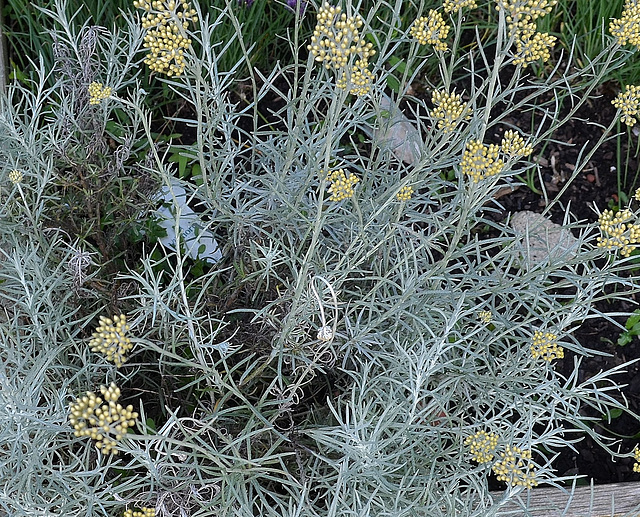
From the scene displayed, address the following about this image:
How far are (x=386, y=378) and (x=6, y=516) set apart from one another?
0.85 metres

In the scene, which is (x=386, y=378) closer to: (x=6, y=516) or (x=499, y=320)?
(x=499, y=320)

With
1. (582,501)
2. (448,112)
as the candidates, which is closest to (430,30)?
(448,112)

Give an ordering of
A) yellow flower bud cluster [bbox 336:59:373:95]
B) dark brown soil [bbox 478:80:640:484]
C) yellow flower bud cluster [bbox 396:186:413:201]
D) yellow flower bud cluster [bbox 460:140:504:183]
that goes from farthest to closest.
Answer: dark brown soil [bbox 478:80:640:484] < yellow flower bud cluster [bbox 396:186:413:201] < yellow flower bud cluster [bbox 460:140:504:183] < yellow flower bud cluster [bbox 336:59:373:95]

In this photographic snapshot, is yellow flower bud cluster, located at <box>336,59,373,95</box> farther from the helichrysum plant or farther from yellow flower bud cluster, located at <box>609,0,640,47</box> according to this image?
yellow flower bud cluster, located at <box>609,0,640,47</box>

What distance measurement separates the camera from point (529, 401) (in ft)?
4.67

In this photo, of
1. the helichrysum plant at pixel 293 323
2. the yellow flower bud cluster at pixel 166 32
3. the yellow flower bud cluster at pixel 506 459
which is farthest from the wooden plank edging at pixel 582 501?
the yellow flower bud cluster at pixel 166 32

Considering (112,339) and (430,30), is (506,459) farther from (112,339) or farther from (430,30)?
(430,30)

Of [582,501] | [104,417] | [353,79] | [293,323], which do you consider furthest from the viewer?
[582,501]

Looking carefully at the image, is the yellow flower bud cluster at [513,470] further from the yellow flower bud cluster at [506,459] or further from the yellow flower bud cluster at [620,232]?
the yellow flower bud cluster at [620,232]

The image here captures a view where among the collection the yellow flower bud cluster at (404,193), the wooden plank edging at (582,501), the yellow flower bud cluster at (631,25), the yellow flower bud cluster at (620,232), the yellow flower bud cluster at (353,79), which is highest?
the yellow flower bud cluster at (631,25)

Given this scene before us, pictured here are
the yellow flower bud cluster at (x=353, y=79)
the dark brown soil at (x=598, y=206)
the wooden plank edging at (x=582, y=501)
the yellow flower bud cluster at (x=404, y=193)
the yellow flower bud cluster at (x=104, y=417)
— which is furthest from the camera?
the dark brown soil at (x=598, y=206)

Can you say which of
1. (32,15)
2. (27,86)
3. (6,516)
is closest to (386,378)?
(6,516)

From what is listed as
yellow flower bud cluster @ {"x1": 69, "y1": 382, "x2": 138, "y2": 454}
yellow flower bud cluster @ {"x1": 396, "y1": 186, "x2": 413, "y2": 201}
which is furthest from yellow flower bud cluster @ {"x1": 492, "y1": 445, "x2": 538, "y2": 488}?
yellow flower bud cluster @ {"x1": 69, "y1": 382, "x2": 138, "y2": 454}

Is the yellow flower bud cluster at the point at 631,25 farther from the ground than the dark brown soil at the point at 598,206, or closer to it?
farther from the ground
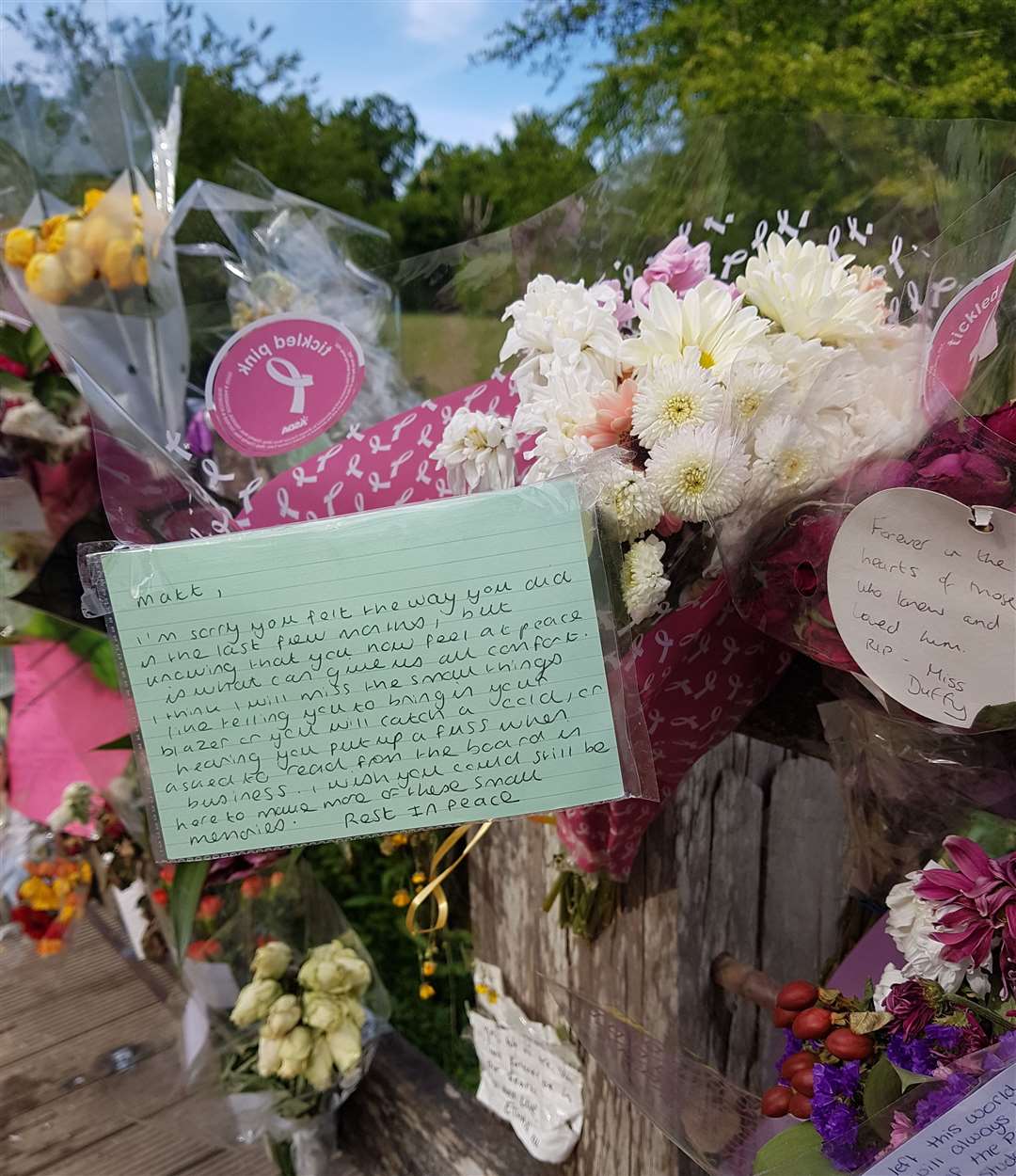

#### Challenge:
Copy every one of the records above word for word, from the first line to the last. Omit the pictures from your copy.

#### Finished exercise:
From the scene displayed, address the following about this image:
How far are (x=386, y=378) and (x=6, y=516) set apart from one another?
0.85 metres

In the scene, which is (x=386, y=378) closer to: (x=6, y=516) or (x=499, y=320)?
(x=499, y=320)

With
1. (582,501)
2. (448,112)
as the candidates, which is closest to (430,30)?
(448,112)

Give an ordering of
A) yellow flower bud cluster [bbox 336:59:373:95]
B) dark brown soil [bbox 478:80:640:484]
C) yellow flower bud cluster [bbox 396:186:413:201]
D) yellow flower bud cluster [bbox 460:140:504:183]
that goes from farthest to closest.
Answer: dark brown soil [bbox 478:80:640:484] < yellow flower bud cluster [bbox 396:186:413:201] < yellow flower bud cluster [bbox 460:140:504:183] < yellow flower bud cluster [bbox 336:59:373:95]

In this photographic snapshot, is yellow flower bud cluster, located at <box>336,59,373,95</box> farther from the helichrysum plant or farther from yellow flower bud cluster, located at <box>609,0,640,47</box> according to this image?
yellow flower bud cluster, located at <box>609,0,640,47</box>

What distance measurement separates the camera from point (529, 401) (in ft)?
4.67

In this photo, of
1. the helichrysum plant at pixel 293 323
2. the yellow flower bud cluster at pixel 166 32
3. the yellow flower bud cluster at pixel 506 459
which is farthest from the wooden plank edging at pixel 582 501?
the yellow flower bud cluster at pixel 166 32

Considering (112,339) and (430,30), is (506,459) farther from (112,339) or farther from (430,30)?
(430,30)

Of [582,501] | [104,417] | [353,79] | [293,323], which do you consider furthest from the viewer?
[582,501]

Looking carefully at the image, is the yellow flower bud cluster at [513,470] further from the yellow flower bud cluster at [506,459] or further from the yellow flower bud cluster at [620,232]?
the yellow flower bud cluster at [620,232]

The image here captures a view where among the collection the yellow flower bud cluster at (404,193), the wooden plank edging at (582,501), the yellow flower bud cluster at (631,25), the yellow flower bud cluster at (620,232), the yellow flower bud cluster at (353,79), which is highest?
the yellow flower bud cluster at (631,25)

Given this scene before us, pictured here are
the yellow flower bud cluster at (x=353, y=79)
the dark brown soil at (x=598, y=206)
the wooden plank edging at (x=582, y=501)
the yellow flower bud cluster at (x=404, y=193)
the yellow flower bud cluster at (x=104, y=417)
— which is furthest from the camera?
the dark brown soil at (x=598, y=206)

Can you say which of
1. (32,15)
2. (27,86)
3. (6,516)
is closest to (386,378)?
(6,516)

From what is listed as
yellow flower bud cluster @ {"x1": 69, "y1": 382, "x2": 138, "y2": 454}
yellow flower bud cluster @ {"x1": 396, "y1": 186, "x2": 413, "y2": 201}
which is furthest from yellow flower bud cluster @ {"x1": 492, "y1": 445, "x2": 538, "y2": 488}?
yellow flower bud cluster @ {"x1": 69, "y1": 382, "x2": 138, "y2": 454}

Is the yellow flower bud cluster at the point at 631,25 farther from the ground than the dark brown soil at the point at 598,206, or closer to it?
farther from the ground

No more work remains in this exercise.